I don't think that this should be landed without a) a downtime and b) a graph server update to repair old data.
Attachment #401037 - Flags: review?(anodelman) → review+
I didn't actually see how long this took run to completion...killed my screen session by accident this morning. It was still running after 4 hours on the staging db last night though. :( I'm not really familiar with mysqldb in python, but there were example scripts in the repo already and this seemed like a straightforward application. I'm more familiar with prepared statements in perl, so if there's a better way to cache to the statement in python for re-use, please let me know. The meat of the script is simple: * find all the private bytes (VSS) results on mac machines; * iterate over them one at a time, looking for a matching RSS result set (matched based on date and machine) * in the executemany, change the VSS result ids to 1, change the RSS result ids to the original VSS result id, change results with id 1 to the original RSS result id I use 1 as the placeholder ID for the swap here because I assume that older data with that ID will have been cleared out long ago. I can change it pretty trivially if that's not the case in production. One possible bright spot: justdave gave me 115,385,147 as the number of rows in the values table in production. The staging db has 264,134,321 in the same table.
Attachment #402080 - Flags: review?(catlee)
Attachment #402080 - Attachment mime type: application/octet-stream → text/plain
Comment on attachment 402080 [details] Python script to swap the existing private bytes (VSS) and RSS values in the graphserver db I'm not writing to the right schema, apparently. :(
Attachment #402080 - Attachment is obsolete: true
Attachment #402080 - Flags: review?(catlee)

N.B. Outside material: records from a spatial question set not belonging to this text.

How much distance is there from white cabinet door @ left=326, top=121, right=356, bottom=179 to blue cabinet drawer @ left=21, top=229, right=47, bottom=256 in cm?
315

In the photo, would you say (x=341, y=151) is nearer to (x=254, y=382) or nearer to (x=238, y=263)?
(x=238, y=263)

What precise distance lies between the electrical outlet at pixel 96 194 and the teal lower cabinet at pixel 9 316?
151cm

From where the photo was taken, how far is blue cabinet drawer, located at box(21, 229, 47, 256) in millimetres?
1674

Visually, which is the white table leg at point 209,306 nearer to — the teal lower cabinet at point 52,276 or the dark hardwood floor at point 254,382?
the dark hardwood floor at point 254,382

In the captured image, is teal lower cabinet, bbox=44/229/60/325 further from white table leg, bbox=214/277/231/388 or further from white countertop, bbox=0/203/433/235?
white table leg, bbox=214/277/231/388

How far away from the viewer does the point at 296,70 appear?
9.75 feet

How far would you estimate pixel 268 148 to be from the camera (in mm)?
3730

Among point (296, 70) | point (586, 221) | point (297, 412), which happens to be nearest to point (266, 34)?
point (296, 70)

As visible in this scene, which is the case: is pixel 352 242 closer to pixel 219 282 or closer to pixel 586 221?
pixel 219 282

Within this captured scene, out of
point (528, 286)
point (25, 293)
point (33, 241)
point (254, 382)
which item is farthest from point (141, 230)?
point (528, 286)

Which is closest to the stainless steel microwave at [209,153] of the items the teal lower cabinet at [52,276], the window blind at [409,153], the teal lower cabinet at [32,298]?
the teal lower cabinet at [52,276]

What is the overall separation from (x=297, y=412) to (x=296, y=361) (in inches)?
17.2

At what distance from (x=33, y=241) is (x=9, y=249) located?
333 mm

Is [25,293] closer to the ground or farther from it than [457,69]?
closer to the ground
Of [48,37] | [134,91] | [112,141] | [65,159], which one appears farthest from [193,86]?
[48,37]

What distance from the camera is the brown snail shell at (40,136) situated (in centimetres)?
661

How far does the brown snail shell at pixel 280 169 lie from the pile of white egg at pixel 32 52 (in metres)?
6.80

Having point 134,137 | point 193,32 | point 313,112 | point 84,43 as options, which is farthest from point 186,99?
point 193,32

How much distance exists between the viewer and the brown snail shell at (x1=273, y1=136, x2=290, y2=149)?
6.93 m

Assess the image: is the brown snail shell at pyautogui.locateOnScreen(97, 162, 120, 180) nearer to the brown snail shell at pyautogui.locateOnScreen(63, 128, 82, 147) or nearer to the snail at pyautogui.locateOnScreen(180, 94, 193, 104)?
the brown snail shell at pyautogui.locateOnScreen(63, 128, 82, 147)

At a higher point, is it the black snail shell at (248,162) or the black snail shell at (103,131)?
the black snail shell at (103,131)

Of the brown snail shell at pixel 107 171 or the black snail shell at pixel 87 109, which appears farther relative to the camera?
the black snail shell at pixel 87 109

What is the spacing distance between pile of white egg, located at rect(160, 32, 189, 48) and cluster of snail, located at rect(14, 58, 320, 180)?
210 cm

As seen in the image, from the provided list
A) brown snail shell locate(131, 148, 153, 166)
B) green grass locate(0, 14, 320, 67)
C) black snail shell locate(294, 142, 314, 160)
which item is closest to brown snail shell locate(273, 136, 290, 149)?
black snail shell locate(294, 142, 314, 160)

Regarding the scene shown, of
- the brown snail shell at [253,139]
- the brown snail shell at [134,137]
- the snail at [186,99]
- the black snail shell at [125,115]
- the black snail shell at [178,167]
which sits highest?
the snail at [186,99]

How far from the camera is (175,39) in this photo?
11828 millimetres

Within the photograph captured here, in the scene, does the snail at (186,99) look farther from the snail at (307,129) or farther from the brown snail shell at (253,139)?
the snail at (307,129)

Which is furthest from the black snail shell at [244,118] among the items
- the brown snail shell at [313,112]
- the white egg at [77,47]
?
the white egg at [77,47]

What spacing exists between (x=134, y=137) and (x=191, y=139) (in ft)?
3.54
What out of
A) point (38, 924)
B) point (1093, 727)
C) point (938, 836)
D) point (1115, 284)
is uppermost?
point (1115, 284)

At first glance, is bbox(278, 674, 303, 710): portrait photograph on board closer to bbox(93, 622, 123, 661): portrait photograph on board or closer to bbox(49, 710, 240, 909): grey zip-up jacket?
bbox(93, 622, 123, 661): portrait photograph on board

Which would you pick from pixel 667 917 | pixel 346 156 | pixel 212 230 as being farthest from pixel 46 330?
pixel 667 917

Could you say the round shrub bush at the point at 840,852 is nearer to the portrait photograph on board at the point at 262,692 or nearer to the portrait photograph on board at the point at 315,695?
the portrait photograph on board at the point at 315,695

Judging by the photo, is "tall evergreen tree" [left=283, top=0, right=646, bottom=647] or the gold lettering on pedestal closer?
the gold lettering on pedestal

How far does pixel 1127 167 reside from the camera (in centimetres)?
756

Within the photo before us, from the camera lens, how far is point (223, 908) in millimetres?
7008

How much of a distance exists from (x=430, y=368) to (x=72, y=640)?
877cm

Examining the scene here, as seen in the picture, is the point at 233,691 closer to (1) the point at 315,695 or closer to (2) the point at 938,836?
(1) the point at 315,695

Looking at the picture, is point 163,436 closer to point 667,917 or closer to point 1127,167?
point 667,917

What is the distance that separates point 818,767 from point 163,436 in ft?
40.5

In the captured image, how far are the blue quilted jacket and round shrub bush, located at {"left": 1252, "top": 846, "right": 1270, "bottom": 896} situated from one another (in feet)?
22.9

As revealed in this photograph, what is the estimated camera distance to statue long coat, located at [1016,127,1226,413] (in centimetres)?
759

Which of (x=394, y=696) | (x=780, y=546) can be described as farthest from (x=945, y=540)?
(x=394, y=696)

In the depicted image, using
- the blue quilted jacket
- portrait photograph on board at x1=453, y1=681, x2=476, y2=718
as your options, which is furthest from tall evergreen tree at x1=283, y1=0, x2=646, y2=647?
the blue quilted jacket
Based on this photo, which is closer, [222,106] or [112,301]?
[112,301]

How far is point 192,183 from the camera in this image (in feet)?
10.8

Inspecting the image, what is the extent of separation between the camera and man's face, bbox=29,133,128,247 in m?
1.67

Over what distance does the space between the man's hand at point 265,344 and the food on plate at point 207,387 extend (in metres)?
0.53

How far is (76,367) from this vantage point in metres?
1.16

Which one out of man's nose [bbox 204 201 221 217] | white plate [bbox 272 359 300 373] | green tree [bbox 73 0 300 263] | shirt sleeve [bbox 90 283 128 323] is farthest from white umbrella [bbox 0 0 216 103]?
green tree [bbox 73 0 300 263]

OK, think I'm targeting the correct schema now. I did a test run in staging with the script limited to 10000 rows. Here's the tail of the output from that run: # VSS rows: 10000 # dupes: 41 # unmatched: 1 # swaps: 9958 total # rows: 3550000 real 2m29.331s user 0m2.885s sys 0m6.892s The "total # rows" is for all 3 updates (VSS->1, RSS->VSS, 1->RSS). Some rough math based on dividing that row count in 3, gives me just over 4 hours to process all 115 million rows in the production db using the script in it's current incarnation. This script also doesn't do anything about re-mapping tests where there is no matching corresponding RSS test (unmatched) or where there are multiple corresponding RSS test matches (dupes). Not sure how aggressively we want to target those.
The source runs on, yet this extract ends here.